* **REQUIREMENT**:
Reproduce everything from the line that contains "Raindrops falling into" down to the line that contains "Ball on the" in the listing below, word for word and nothing more. Leave the pictures out.

* **DATA FOR THE TASK**:
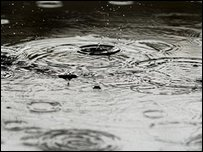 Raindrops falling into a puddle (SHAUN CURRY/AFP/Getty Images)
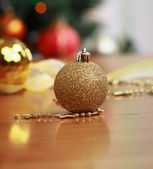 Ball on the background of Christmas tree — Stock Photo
* * *
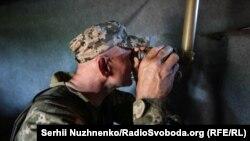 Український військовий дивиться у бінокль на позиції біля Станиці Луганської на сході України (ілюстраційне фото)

* **RESULT OF THIS EXERCISE**:
 Raindrops falling into a puddle (SHAUN CURRY/AFP/Getty Images)
 Ball on the background of Christmas tree — Stock Photo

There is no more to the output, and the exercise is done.